What makes a “doer” i.e. someone who gets stuff done? The kind of person you want on your team every time. The kind of person whose team you want to be on.
Fitness, sleep, energy. Pace, delivery, cycle time. Decision making, leadership, success. Fitness, sleep, energy. Pace, delivery, cycle time……
I’ve been thinking about these words and what sequence they fall in, if they are to make a virtuous circle.
And entrepreneurialism and passion, but I’ll save those for another day.
So what makes a “doer”, a leader who gets stuff done?
One can be high energy, decide quickly and deliver nothing. You can work fast and get no output that affects an internal or external customer. You can lead by listening intently, but ultimately you demonstrate deaf ears if you get nothing done as a result of listening.
There’s no right answer but here’s a way to think about it:
Fitness: exercise your body ever few days to stimulate the right chemicals round your brain, to give you stamina, to just switch off. Exercise works, even if it’s walking meeting or two, rather than sitting down all day.
Sleep: Working late can thin your sleep. Early alarms can thin your sleep. Everyone has their own rhythms that work for them. Doing both can start to show. Would you follow a knackered leader?
Energy: So if you work 60 or 70 hours a week then which part of your week are you going to take back and use for fitness, for sleep and for yourself and your family? Notice how leaders have many interests. Leaders do put family first without guilt. Width, depth. In and out of work. Curiosity needs exercising. Your time is yours to decide on – have you noticed?
So if I have fitness, sleep and energy, I’m at base camp as a leader.
Pace can be a subjective thing. Tortoise or hare – which is your style? Do you plan slowly and move quickly, or skip planning and move about a lot, to see where you get? Or assess, build what’s needed and act when all is in place? Do you have sufficient impatience, high and even unreasonable expectations of people and what’s possible? But nothing you wouldn’t do yourself.
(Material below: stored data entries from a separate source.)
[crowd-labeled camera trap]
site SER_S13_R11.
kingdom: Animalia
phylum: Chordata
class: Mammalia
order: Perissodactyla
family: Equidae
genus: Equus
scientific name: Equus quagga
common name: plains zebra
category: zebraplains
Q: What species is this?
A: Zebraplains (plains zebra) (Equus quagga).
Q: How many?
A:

Delivery. Easily confused. Easy to test. Who’s your external customer, who’s your internal customer. Did something affect the external customer yet? How much? Of what value to them? Delivery only counts if it gets through to them.
Cycle time. From the moment you started, how long did it take to affect the external customer? Did they know you were doing it for them?
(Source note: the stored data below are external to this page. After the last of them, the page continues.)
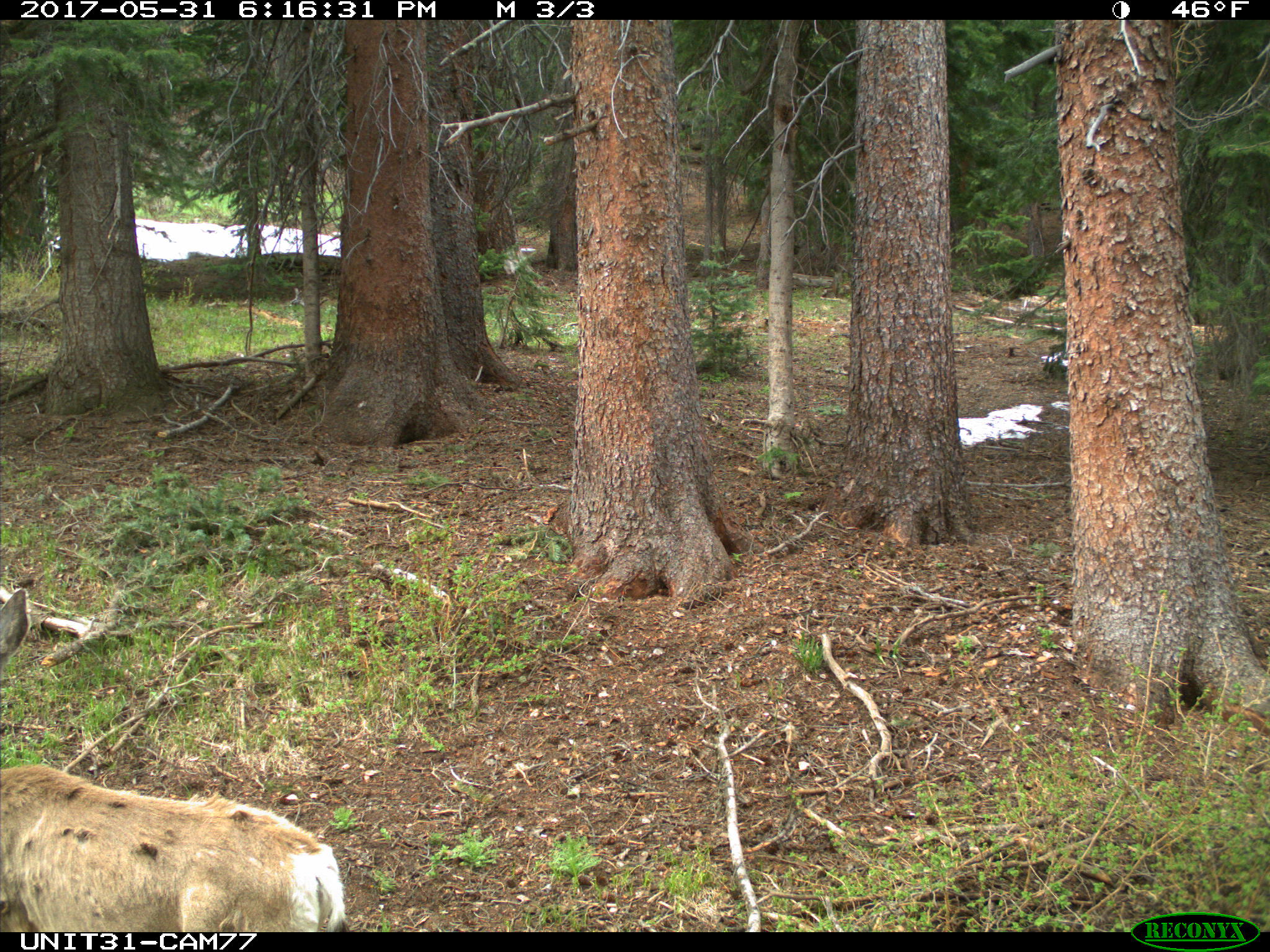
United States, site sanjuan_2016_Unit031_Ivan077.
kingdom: Animalia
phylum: Chordata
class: Mammalia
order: Artiodactyla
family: Cervidae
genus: Odocoileus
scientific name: Odocoileus hemionus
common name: mule deer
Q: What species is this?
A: Odocoileus hemionus (mule deer).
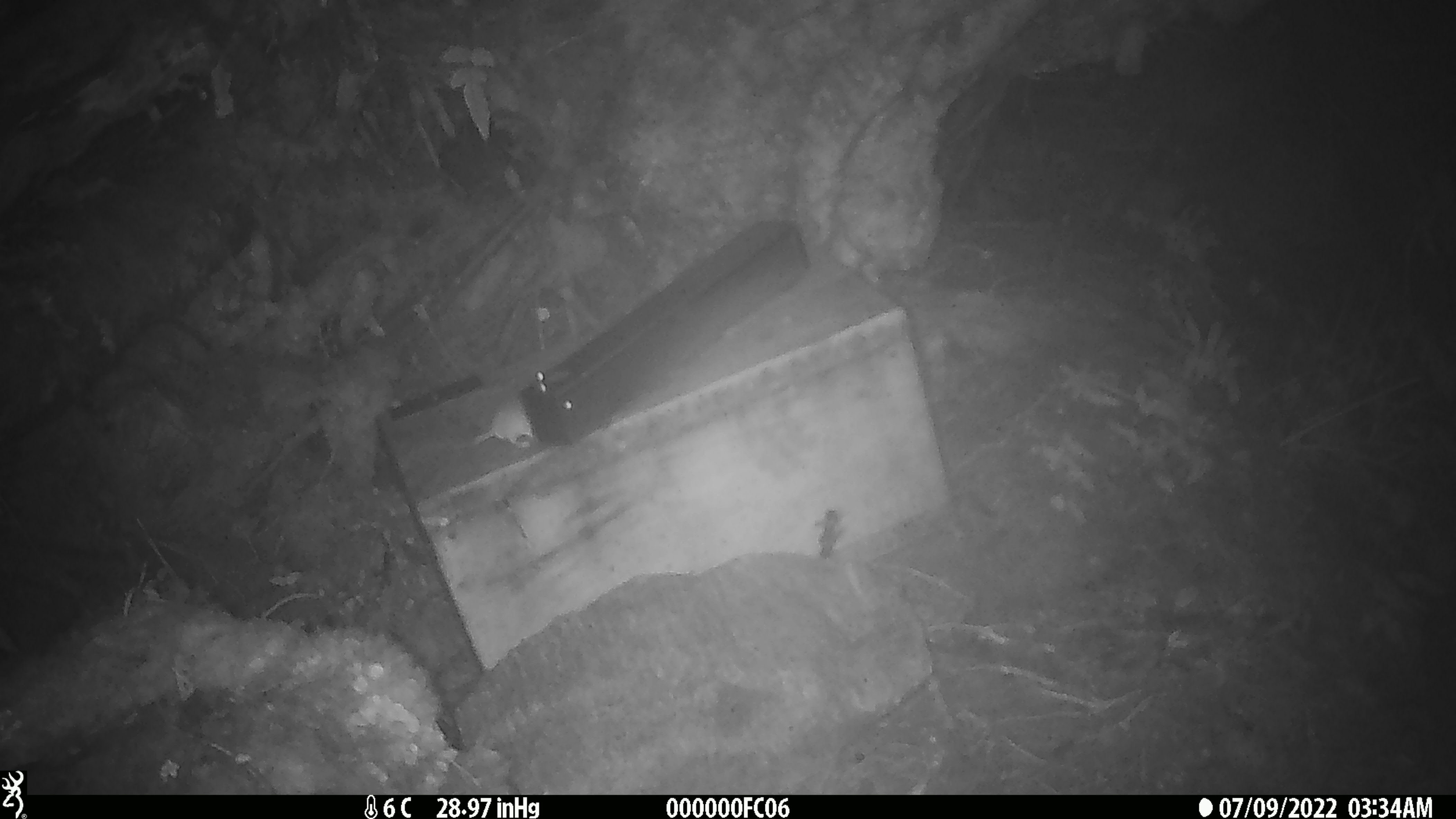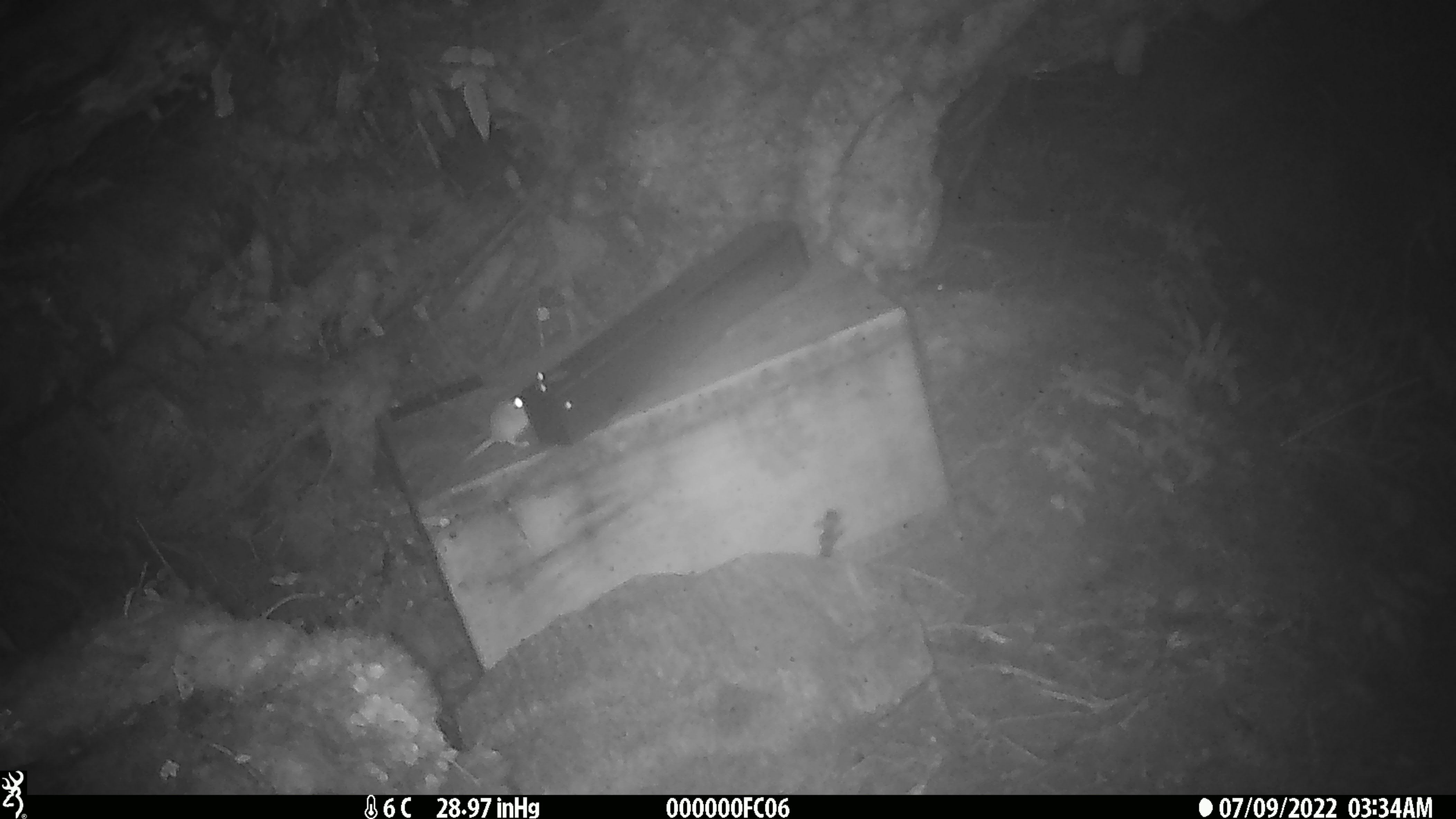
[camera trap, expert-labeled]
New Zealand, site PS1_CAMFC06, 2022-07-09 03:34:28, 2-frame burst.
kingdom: Animalia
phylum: Chordata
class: Mammalia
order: Rodentia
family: Muridae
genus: Mus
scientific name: Mus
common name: mouse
So if I have pace, delivery that customers feel and short cycle times then I’m in the zone.
Decision making. At a personal or a business level. Is it true that any decision is better than no decision?
Many people could do worse than decide poorly. Many businesses have armies of people not making decisions in PowerPoint and Excel factories. At least getting stuff wrong quickly leads to learning. So if stuck, decide what to test quickly, small scale, low risk but make progress and move towards bigger decisions. Fast.
Many businesses are happy to examine and change processes. But designing high speed decisions in complex businesses is a science many have not discovered. They go undesigned. But it’s a high impact area. Think about it. Leave your processes to people who do the work. Solve the decision problems for them.
Leadership – well, if you’ve got all the other words cracked, surely you’ve cracked it? Anything else? Hmmm…..another time, another story.
Success – surely it follows good leadership. Success removes pressure, gives you choices. Time and energy are easier to change. Virtuous circle restarts.
So 9 words to think about in this blog. So where does my title come in “Actions speak louder than ears”?
If there’s one thing I see in smart leaders it is their ability to hold attention, even spread awe, with their acute listening. Few words used, but those words represent what people have said and not just what that leader thought before they heard those words. And because they really listened they find it hard not to act. Whereas many leaders listen through their own mental model, filtering out anything that doesn’t agree with their point of view. People can sense it, hear it. People experience lack of action. By definition, people have to experience action from “doers”.